The other day at the library, the librarian came up to me and said, “I notice you’re a voracious reader, and I want to tell you about a new feature here at the library, called Your Lucky Day.” This is a set of contemporary best sellers, set on a special shelf. Each patron is allowed to take two books from this group out at a time.
It was thoughtful of her, and I immediately checked out and devoured Michael Connelly’s latest thriller. I do read, or at least start, many books a week. But often it feels like a vast wasteland. Which is why it is such a delight to be thoroughly seduced by an unexpected gem of a novel. Innocents and Others, by Dana Spiotta at first seems like a book of disparate rather odd stories. But slowly the stories intermingle, build on each other and change their meaning. Together they weave a meditation on how we communicate or fail to, how we experience visually, audibly. It’s a truly engaging, thoughtful, and intricate tapestry.
Here are a few excerpts, chosen pretty much at random:
This from a very overweight character: ” “Oh, it’s marvelous,’ he says. ‘An elaborate murder by immurement, by being walled in. You see? I am not exactly suffocating, but being slowly immured behind a wall built of flesh. Brick by brick, until I am obliterated. Do you know how many stories and fairy tales concern immurement? Or being buried alive? It is the most elementary of fears.’ ”
“He trusted her and she trusted him, and when she hung up the phone she felt so loved. But then all at once her life–her real life, her harsh, real life–was all around her. She looked down at her hand holding the phone, at her legs in her robe, at her notebook full of notes about her phone conversations. She squinted up at her apartment, and imagined how she looked to anyone else. She tired to tell herself it might be okay, but the gap was so big. It made her gasp.”
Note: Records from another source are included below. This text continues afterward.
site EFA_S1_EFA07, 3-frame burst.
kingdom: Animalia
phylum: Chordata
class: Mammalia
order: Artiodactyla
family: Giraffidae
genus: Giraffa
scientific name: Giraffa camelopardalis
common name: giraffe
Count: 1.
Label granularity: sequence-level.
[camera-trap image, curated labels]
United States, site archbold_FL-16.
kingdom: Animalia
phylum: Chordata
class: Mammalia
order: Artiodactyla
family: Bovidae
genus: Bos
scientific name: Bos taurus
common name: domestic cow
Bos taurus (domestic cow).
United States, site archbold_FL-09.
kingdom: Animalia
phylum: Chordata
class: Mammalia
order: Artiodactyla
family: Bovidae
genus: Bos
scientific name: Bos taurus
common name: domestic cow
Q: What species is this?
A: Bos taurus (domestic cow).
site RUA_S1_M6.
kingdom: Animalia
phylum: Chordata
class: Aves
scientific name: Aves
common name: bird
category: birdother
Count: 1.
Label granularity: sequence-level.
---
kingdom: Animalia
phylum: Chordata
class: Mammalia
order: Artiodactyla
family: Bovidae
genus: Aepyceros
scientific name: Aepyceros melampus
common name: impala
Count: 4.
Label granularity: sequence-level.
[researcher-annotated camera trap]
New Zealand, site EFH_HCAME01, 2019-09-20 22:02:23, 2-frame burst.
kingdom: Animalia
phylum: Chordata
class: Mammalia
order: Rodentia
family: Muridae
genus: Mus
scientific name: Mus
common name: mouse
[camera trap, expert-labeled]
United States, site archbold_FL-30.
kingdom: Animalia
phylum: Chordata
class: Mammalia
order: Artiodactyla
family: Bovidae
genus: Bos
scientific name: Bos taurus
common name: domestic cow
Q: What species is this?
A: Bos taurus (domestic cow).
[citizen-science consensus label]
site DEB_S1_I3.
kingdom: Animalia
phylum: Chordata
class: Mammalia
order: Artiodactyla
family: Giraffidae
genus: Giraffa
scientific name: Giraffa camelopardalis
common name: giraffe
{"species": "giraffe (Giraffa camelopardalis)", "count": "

“Usually I did what Meadow liked and I was better for it, I think. She wanted to challenge the very idea of what films were or could be….But I was different… I didn’t want to challenge in dramatic formal ways. I watched a bad sitcom, and I thought, what would make this good? What would make this really funny?…I wanted seduction, not challenge, or maybe I wanted to smuggle challenge in a little, not subvert the whole form.”